> WHAT TO WORK ON
Would it be possible to write out each entry below exactly, without the pictures?

━━━━━ PROVIDED DATA ━━━━━

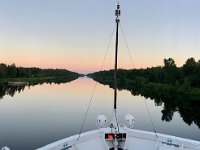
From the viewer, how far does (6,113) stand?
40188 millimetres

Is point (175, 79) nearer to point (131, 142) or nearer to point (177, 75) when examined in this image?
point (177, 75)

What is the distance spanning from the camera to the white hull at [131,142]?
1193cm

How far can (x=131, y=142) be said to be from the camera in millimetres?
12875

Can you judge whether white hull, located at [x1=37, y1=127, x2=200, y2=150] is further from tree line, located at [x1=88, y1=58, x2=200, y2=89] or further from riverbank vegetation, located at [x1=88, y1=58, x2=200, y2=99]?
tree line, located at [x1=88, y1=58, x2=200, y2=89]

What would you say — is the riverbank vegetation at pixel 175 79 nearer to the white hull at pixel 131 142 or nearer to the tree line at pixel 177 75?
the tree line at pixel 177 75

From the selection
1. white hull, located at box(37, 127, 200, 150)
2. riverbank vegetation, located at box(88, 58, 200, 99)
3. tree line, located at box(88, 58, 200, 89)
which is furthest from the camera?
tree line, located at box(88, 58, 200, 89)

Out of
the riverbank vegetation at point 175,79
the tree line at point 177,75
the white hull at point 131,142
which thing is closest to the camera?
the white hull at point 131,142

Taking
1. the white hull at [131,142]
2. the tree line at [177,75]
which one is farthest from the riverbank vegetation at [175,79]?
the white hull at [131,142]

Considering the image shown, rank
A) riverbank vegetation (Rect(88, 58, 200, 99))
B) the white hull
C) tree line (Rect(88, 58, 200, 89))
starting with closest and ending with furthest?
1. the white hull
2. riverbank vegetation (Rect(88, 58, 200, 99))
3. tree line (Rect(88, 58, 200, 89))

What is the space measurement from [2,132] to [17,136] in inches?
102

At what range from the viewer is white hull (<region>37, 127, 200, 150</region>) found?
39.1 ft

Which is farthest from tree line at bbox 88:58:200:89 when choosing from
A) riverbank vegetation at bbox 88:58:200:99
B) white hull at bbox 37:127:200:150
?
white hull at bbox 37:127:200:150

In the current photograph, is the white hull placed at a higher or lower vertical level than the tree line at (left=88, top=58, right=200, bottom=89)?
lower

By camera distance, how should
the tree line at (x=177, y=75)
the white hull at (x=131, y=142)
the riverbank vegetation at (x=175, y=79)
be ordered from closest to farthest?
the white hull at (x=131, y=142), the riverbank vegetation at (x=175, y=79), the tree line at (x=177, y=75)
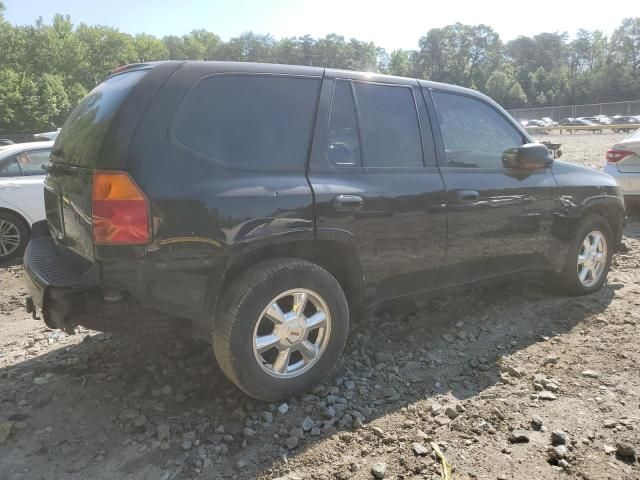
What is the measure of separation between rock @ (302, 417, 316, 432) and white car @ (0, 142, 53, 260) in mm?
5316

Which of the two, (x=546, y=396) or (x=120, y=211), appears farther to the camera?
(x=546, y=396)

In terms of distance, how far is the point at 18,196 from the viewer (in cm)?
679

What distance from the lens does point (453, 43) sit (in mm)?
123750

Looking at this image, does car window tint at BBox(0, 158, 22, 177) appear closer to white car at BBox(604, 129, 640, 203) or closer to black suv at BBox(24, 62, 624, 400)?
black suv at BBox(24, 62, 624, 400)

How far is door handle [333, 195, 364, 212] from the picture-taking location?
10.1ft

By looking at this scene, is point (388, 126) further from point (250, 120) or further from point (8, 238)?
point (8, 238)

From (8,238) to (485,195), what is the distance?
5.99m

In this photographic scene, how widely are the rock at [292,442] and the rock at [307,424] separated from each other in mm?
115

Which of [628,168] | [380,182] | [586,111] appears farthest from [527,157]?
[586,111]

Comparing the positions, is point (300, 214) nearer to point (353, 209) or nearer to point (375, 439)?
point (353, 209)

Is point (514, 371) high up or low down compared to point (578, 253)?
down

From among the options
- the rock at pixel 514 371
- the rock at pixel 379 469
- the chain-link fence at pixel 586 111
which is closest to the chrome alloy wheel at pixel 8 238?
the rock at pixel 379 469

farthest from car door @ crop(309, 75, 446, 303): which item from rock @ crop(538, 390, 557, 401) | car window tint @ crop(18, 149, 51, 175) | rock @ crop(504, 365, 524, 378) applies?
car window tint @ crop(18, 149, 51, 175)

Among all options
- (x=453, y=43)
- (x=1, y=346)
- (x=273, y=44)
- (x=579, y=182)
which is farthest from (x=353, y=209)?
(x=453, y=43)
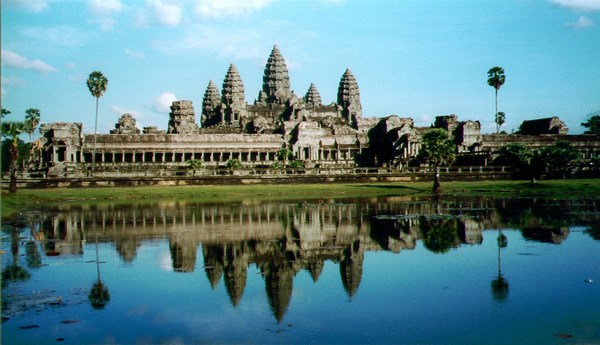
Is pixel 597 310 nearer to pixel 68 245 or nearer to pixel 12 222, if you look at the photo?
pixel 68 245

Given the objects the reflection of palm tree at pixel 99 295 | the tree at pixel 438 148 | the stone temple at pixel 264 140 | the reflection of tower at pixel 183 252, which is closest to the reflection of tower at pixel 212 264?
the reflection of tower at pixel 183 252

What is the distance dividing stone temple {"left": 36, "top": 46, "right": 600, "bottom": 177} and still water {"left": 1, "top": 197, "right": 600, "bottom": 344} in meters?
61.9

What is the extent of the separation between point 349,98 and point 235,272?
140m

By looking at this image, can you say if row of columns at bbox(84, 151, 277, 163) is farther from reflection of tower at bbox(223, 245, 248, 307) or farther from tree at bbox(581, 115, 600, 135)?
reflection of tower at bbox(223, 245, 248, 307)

━━━━━

> CORRECT RESPONSE
From the viewer, how far does (6,113) stand?
40188 millimetres

Is point (175, 79) nearer to point (131, 142) or nearer to point (177, 75) when examined in this image?
point (177, 75)

What is the distance spanning from the camera to the white hull at [131,142]?
1193cm

How far can (x=131, y=142) be said to be from the camera in millimetres?
12875

Can you judge whether white hull, located at [x1=37, y1=127, x2=200, y2=150] is further from tree line, located at [x1=88, y1=58, x2=200, y2=89] or further from riverbank vegetation, located at [x1=88, y1=58, x2=200, y2=99]?
tree line, located at [x1=88, y1=58, x2=200, y2=89]

What would you say — is the riverbank vegetation at pixel 175 79 nearer to the white hull at pixel 131 142 or nearer to the tree line at pixel 177 75?
the tree line at pixel 177 75

From the selection
1. white hull, located at box(37, 127, 200, 150)
2. riverbank vegetation, located at box(88, 58, 200, 99)
3. tree line, located at box(88, 58, 200, 89)
which is furthest from the camera?
tree line, located at box(88, 58, 200, 89)

Out of
the riverbank vegetation at point 175,79
the tree line at point 177,75
the white hull at point 131,142
which thing is closest to the camera?
the white hull at point 131,142

Taking
1. the white hull at [131,142]
2. the tree line at [177,75]
which one is farthest from the riverbank vegetation at [175,79]?
the white hull at [131,142]

Considering the image shown, rank
A) riverbank vegetation (Rect(88, 58, 200, 99))
B) the white hull
C) tree line (Rect(88, 58, 200, 89))
starting with closest and ending with furthest?
1. the white hull
2. riverbank vegetation (Rect(88, 58, 200, 99))
3. tree line (Rect(88, 58, 200, 89))

What is the space measurement from [2,132] to [17,136] in inches?
102

At what range from the viewer is white hull (<region>37, 127, 200, 150</region>) found?
39.1 ft

Which is farthest from tree line at bbox 88:58:200:89 when choosing from
A) riverbank vegetation at bbox 88:58:200:99
B) white hull at bbox 37:127:200:150
?
white hull at bbox 37:127:200:150

In the current photograph, is the white hull placed at a higher or lower vertical level than the tree line at (left=88, top=58, right=200, bottom=89)?
lower

By camera distance, how should
the tree line at (x=177, y=75)
the white hull at (x=131, y=142)
the riverbank vegetation at (x=175, y=79)
be ordered from closest to farthest?
the white hull at (x=131, y=142), the riverbank vegetation at (x=175, y=79), the tree line at (x=177, y=75)
What is the measure of separation between rock @ (302, 417, 316, 432) and white car @ (0, 142, 53, 260) in mm?
5316

Which of the two, (x=546, y=396) or (x=120, y=211), appears farther to the camera?
(x=546, y=396)

In terms of distance, how far is the point at 18,196 from the viewer (in cm)?
679

What distance from the lens does point (453, 43) sit (in mm)?
123750

Looking at this image, does car window tint at BBox(0, 158, 22, 177) appear closer to white car at BBox(604, 129, 640, 203) or closer to black suv at BBox(24, 62, 624, 400)?
black suv at BBox(24, 62, 624, 400)

How far is door handle [333, 195, 364, 212] from the picture-taking location?
10.1ft

By looking at this scene, is point (388, 126) further from point (250, 120) or further from point (8, 238)?
point (8, 238)

From (8,238) to (485,195), what is the distance?
5.99m

In this photographic scene, how widely are the rock at [292,442] and the rock at [307,424] separated from each other in mm?
115

Which of [628,168] | [380,182] | [586,111] appears farthest from [527,157]?
[586,111]

Comparing the positions, is point (300, 214) nearer to point (353, 209) or nearer to point (375, 439)?
point (353, 209)

Is point (514, 371) high up or low down compared to point (578, 253)?
down

From among the options
- the rock at pixel 514 371
- the rock at pixel 379 469
- the chain-link fence at pixel 586 111
which is closest to the chrome alloy wheel at pixel 8 238?
the rock at pixel 379 469

farthest from car door @ crop(309, 75, 446, 303): which item from rock @ crop(538, 390, 557, 401) | car window tint @ crop(18, 149, 51, 175) | rock @ crop(504, 365, 524, 378) applies?
car window tint @ crop(18, 149, 51, 175)

Among all options
- (x=453, y=43)
- (x=1, y=346)
- (x=273, y=44)
- (x=579, y=182)
which is farthest from (x=353, y=209)?
(x=453, y=43)
Is pixel 597 310 nearer to pixel 68 245 or nearer to pixel 12 222, if you look at the photo?
pixel 68 245

Given the objects the reflection of palm tree at pixel 99 295 | the tree at pixel 438 148 | the stone temple at pixel 264 140 | the reflection of tower at pixel 183 252, which is closest to the reflection of tower at pixel 212 264?
the reflection of tower at pixel 183 252

What is the distance dividing stone temple {"left": 36, "top": 46, "right": 600, "bottom": 177} and still water {"left": 1, "top": 197, "right": 600, "bottom": 344} in meters?
61.9

What is the extent of the separation between point 349,98 and point 235,272?
140m

By looking at this image, can you say if row of columns at bbox(84, 151, 277, 163) is farther from reflection of tower at bbox(223, 245, 248, 307) or farther from tree at bbox(581, 115, 600, 135)?
reflection of tower at bbox(223, 245, 248, 307)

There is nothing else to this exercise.